Kemudian vidio seorang polisi yang gemas dengan anak SMK yang tidak bisa menjawab seperempat ditambah seperempat, vidio yang memperlihatkan seorang siswa SMP di Jawa Timur tanpa bersalah maupun hormat ditegur guru karena tidak mengerjakan tugas.
Juga kasus guru olah raga SD di Wonosobo dilaporkan ke pihak kepolisian oleh wali murid, dan yang sangat menyita perhatian banyak orang adalah kasus guru honorer Supriyani dari Sulawesi Tenggara yang dituduh memukul siswa.

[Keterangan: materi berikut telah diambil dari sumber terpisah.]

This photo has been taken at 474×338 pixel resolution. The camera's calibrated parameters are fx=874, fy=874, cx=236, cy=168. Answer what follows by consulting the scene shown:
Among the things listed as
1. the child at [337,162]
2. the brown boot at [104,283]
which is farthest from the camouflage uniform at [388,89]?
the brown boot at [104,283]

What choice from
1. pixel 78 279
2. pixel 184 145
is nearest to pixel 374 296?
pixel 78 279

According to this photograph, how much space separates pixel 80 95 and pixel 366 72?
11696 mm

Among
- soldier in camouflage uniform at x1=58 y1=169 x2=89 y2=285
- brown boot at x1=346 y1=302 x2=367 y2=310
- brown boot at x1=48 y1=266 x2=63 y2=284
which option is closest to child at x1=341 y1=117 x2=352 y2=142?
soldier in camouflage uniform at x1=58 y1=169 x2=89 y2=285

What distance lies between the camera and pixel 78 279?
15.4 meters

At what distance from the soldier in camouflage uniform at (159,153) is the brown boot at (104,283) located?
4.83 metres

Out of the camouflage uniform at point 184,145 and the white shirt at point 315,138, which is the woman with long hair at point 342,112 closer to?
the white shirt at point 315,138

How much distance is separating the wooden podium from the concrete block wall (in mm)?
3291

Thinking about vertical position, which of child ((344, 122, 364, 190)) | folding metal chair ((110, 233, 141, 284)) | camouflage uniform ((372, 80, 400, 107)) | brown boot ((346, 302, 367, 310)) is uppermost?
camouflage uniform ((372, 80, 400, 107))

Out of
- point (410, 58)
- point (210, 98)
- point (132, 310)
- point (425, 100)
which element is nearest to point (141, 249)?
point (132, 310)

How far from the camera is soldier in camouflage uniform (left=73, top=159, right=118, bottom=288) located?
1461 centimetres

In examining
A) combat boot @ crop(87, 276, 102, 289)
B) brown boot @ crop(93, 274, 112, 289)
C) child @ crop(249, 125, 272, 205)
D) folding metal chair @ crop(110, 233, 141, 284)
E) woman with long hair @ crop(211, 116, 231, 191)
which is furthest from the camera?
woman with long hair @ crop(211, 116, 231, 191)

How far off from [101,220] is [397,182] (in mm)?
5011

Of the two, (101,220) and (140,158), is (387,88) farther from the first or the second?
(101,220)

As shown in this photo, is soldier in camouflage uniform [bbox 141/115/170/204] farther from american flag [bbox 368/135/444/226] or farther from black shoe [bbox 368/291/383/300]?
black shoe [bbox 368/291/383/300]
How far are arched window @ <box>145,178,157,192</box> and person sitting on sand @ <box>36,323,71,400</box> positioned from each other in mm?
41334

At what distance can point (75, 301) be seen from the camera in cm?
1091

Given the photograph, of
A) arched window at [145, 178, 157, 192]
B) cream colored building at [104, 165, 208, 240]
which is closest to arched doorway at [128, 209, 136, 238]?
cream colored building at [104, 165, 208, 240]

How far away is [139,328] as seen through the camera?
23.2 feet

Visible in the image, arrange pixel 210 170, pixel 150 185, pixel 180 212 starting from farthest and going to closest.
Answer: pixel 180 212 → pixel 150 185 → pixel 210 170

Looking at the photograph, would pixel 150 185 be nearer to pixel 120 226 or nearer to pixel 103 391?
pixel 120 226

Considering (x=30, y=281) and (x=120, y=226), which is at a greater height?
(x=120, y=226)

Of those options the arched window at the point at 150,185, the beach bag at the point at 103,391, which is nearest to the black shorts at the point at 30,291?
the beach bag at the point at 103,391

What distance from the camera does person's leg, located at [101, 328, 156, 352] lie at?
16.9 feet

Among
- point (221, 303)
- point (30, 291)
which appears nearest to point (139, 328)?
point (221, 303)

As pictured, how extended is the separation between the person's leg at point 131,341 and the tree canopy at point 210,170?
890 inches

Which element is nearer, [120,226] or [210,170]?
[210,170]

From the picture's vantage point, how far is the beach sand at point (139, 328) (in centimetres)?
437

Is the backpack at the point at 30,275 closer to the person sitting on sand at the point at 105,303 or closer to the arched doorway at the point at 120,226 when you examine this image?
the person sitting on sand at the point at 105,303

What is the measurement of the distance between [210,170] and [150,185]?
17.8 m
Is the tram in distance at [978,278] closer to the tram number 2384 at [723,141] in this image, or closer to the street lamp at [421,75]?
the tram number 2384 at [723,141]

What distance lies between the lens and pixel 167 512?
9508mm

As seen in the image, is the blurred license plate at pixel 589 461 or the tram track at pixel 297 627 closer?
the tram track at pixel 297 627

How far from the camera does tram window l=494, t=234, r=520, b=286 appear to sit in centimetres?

Selain itu ada juga adagium “Ganti Mentri Ganti Kurkulum”, belum lama ditunjuk sebagai Mentri Pendidikan Dasar dan Menengah Abdul Mu’ti telah merencanakan perubahan kurikulum dengan pendekatan belajar deep learning ful-ful (mindful, meaningful, dan joyful), wacana diberlakukannya Kembali Ujian Nasional, peninjauan sistem zonasi dalam PPBD, dan yang terbaru rencana penambahan dua mata belajaran baru yang berfokus pada keterampilan digital yaitu Coding dan Artificial Intelligence (AI).
Berita – berita di atas tentu sangat menarik bagi masyarakat terkhusus para guru dan pemerhati pendidikan. Kondisi ini tentu menimbulkan keprihatinan, kekhawatiran, maupun harapan tentang kebijakan apa yang akan dilakukan oleh Kemendikdasmen dalam mengatasi permasalahan – permasalahan yang terjadi.
Berita seputar pendidikan yang terjadi saat ini, menarik untuk direfleksikan faktor – faktor apa yang menjadi akar permasalahan sehingga perlu dikaji lebih mendalam. Menurut Djaali (2006:99) faktor-faktor yang mempengaruhi minat belajar seseorang yaitu faktor internal dan faktor eksternal.
Faktor internal ialah faktor yang timbul dari dalam diri anak itu sendiri, seperti keadaan/kondisi jasmani dan rohani siswa, meliputi aspek fisiologis (kondisi tubuh dan panca indera), dan aspek psikologis antara lain: intelegensi (kemampuan intelektual) dan sikap, misalnya dalam beradaptasi dengan teman, bakat dalam mengerjakan soal, minat dalam mengikuti pelajaran serta punya kemauan besar untuk belajar dan mempunyai motivasi untuk belajar baik individu maupun dalam kelompok. Sedangkan Faktor eksternal, ialah faktor yang datang dari luar diri anak, seperti kondisi lingkungan di sekitar siswa meliputi faktor lingkungan sosial (guru, teman, masyarakat, dan keluarga).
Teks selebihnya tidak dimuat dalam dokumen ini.